Avant de retrouver éventuellement Sinner, a-t-il prévenu, "j'ai d'abord deux matches à gagner, avec un premier match pas facile contre un Italien (Luca Nardi ou Andrea Pellegrino, NDLR) où je vais me prendre un petit chaudron, ça va être cool".
"Je suis d'abord concentré sur le premier tour et puis si ça doit arriver (d'affronter Sinner), ça arrivera", a insisté Fils, qui reste sur une défaite précisément contre l'Italien en demi-finales du Masters 1000 de Madrid (6-2, 6-4).
Sinner aborde le dernier tournoi d'envergure avant Roland-Garros (24 mai-7 juin) en grand favori, puisqu'il vient de remporter les cinq derniers Masters 1000 au calendrier et arrive au Foro Italico sur une série de 23 victoires consécutives.
Depuis son retour sur le circuit après une absence de huit mois pour soigner son dos, Fils, 21 ans, a fait lui forte impression : il a remporté un titre (Barcelone) et a atteint le dernier carré à quatre reprises, à Doha, Miami, Barcelone et Madrid.
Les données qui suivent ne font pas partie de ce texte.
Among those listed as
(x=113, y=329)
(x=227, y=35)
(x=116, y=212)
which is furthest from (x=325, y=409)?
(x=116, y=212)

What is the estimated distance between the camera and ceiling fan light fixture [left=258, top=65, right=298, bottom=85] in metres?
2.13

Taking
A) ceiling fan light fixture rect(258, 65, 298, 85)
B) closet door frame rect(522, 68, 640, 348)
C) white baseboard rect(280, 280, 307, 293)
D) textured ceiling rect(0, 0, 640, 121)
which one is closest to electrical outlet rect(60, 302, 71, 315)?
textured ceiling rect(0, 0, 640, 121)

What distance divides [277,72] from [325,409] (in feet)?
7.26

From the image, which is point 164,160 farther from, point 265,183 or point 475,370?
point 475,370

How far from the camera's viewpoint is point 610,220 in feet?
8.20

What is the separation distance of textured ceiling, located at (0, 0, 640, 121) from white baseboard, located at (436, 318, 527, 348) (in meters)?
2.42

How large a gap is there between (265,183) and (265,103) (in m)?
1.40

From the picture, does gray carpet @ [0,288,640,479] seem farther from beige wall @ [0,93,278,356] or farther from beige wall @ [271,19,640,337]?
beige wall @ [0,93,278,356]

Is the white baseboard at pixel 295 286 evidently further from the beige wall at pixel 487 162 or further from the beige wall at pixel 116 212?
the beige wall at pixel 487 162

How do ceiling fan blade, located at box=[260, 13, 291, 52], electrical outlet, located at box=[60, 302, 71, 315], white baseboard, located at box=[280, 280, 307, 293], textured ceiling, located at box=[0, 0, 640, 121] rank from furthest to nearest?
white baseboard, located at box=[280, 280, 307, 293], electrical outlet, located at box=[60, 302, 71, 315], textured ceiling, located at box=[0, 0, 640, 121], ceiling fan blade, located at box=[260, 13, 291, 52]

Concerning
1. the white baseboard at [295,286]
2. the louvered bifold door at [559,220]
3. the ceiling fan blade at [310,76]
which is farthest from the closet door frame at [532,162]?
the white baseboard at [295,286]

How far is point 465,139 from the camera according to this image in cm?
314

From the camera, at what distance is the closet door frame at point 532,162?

"Je ne suis pas forcément surpris, a-t-il assuré. Bien sûr, ce sont les meilleurs résultats que j'ai jamais eus en carrière, mais après je sais à quel point on a travaillé pendant ces huit mois avec toute l'équipe. Je savais qu'à un moment donné, ça allait arriver. Que ça arrive aussi vite après une reprise, c'est très rare, je touche du bois, j'espère que ça va continuer."